IRS Releases 2021 HSA and HDHP Limits

IRS Releases 2021 HSA and HDHP Limits

The Internal Revenue Service (IRS) recently released Revenue Procedure Notice 2020-32, which sets the 2021 dollar limits for health saving account (HSA) contributions and the minimum deductible and maximum out-of-pocket limits for qualified high-deductible health plans (HDHPs).  In 2021, HSA owners with individual coverage will be able to contribute $3,600 (an increase of $50 from 2020). Those with family coverage may contribute up to $7,200, a $100 increase from the year before.  The catch-up contribution limit remains steady at $1000.

To contribute to an HSA, a person must be under age 65 and have a qualified HDHP. For 2021, the minimum self-only HDHP deductible will be $1,400, and the minimum deductible for other coverage will be $2,800. Both of these deductible minimums are unchanged from 2020.

Maximum-out-of-pocket cost limits apply to every kind of major medical coverage, including fully-insured and self-funded plans. Still, the thresholds for HDHP plans are different than other ACA-compliant health plans. In 2021, those with self-only HDHP coverage will have a $7000 limit. The maximum out-of-pocket payment level for those with family HDHP coverage will be $14,000.

As a reminder, earlier this month, the Department of Health and Human Services released the 2021 maximum annual out-of-pocket limits on cost-sharing for all other types of individual and group health insurance plans. In 2021, these limits will be $8,550 for self-only coverage and $17,100 for other than self-only coverage. These levels represent a 4.9% increase over 2020 (when the thresholds were $8,150 for self-only coverage and $16,300 for other than self-only coverage).

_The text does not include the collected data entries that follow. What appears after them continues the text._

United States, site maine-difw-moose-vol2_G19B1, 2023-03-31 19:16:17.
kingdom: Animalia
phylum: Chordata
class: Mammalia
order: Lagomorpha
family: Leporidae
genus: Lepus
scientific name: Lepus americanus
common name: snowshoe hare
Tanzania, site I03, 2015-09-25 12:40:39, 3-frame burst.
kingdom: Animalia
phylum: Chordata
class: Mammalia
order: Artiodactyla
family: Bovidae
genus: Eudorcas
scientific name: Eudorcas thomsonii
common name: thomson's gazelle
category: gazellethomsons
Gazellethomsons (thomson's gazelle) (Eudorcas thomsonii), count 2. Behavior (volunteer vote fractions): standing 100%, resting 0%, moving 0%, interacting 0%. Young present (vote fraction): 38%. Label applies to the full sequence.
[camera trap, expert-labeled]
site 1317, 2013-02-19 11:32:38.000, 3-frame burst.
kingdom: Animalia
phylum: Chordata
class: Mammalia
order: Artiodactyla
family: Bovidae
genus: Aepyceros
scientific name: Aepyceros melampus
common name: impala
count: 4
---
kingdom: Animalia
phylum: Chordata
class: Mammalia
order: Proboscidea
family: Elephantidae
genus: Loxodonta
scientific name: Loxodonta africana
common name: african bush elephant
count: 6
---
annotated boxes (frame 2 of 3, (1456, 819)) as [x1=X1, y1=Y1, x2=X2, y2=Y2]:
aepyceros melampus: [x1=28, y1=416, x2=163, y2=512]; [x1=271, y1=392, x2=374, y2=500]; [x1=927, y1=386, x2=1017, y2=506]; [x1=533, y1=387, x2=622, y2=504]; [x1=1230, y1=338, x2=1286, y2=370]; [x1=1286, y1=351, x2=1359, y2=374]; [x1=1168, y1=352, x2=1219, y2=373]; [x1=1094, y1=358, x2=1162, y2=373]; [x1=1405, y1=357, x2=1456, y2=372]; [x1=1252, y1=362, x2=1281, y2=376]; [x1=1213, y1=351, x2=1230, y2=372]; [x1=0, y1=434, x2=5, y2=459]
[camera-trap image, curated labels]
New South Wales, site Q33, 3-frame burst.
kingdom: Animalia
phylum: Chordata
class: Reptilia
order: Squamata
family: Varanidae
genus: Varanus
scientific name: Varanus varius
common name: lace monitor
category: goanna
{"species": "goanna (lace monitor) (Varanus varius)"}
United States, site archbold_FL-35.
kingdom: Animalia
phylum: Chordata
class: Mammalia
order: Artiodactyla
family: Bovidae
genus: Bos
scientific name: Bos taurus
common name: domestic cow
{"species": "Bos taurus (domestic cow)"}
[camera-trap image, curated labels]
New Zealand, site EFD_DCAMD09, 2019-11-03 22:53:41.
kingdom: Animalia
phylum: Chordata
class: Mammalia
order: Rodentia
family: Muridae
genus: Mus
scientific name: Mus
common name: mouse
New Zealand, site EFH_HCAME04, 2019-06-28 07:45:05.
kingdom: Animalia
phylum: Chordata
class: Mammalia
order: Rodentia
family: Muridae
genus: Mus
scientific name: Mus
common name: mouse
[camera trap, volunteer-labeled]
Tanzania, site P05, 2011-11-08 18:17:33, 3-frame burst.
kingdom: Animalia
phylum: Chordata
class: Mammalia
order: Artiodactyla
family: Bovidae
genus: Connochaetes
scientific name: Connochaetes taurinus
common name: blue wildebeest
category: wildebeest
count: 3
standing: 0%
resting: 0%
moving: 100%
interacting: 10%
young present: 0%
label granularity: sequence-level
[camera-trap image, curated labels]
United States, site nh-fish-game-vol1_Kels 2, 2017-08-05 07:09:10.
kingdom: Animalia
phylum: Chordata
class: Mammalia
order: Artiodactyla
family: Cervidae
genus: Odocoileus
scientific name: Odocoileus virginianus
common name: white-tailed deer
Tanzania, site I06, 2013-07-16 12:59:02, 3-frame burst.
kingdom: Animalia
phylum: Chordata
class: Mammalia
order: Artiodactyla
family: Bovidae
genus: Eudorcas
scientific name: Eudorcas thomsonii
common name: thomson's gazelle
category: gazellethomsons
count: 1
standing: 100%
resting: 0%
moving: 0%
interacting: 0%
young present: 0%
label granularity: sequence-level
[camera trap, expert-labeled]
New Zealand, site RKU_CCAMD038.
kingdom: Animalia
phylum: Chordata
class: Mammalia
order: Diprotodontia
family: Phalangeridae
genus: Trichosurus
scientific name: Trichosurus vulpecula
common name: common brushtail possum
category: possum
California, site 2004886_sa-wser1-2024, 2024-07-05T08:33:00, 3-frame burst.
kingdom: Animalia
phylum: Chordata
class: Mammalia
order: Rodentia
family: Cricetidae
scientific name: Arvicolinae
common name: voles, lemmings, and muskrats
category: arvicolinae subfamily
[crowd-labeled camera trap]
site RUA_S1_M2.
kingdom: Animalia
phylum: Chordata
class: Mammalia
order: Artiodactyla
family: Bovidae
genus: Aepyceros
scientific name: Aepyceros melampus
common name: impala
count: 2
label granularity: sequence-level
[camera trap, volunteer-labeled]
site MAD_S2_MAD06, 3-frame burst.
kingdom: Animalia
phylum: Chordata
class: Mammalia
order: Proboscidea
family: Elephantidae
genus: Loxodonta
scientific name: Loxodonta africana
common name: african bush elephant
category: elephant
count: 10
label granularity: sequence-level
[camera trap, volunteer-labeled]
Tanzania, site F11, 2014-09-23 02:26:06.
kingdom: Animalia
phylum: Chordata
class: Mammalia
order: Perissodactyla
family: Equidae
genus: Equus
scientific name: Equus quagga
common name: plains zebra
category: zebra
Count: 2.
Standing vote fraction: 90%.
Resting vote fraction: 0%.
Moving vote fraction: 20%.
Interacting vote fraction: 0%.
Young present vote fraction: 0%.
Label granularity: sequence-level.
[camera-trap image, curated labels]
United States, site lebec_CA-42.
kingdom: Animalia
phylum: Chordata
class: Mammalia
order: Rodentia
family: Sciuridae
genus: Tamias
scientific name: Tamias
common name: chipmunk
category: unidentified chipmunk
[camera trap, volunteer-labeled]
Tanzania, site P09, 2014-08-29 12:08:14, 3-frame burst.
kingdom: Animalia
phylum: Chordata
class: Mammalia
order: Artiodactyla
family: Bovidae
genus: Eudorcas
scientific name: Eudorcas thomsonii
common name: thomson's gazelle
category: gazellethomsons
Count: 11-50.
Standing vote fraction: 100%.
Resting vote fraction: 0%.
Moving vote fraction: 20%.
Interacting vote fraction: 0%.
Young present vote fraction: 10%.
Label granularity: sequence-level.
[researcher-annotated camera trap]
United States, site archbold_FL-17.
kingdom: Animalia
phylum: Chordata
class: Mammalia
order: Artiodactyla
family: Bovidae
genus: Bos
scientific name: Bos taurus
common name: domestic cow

For individuals who qualify for individual market cost-sharing reductions based on income and buy coverage through an exchange, the reduced 2021 limit will be $2,850 for self-only coverage for people with family household incomes below 200% of the federal poverty level (FPL). The family coverage limit for that income group will be $5,700. Individuals with incomes between 201-250% of FPL will have limits of $6,800 for single coverage and $13,600 for family coverage.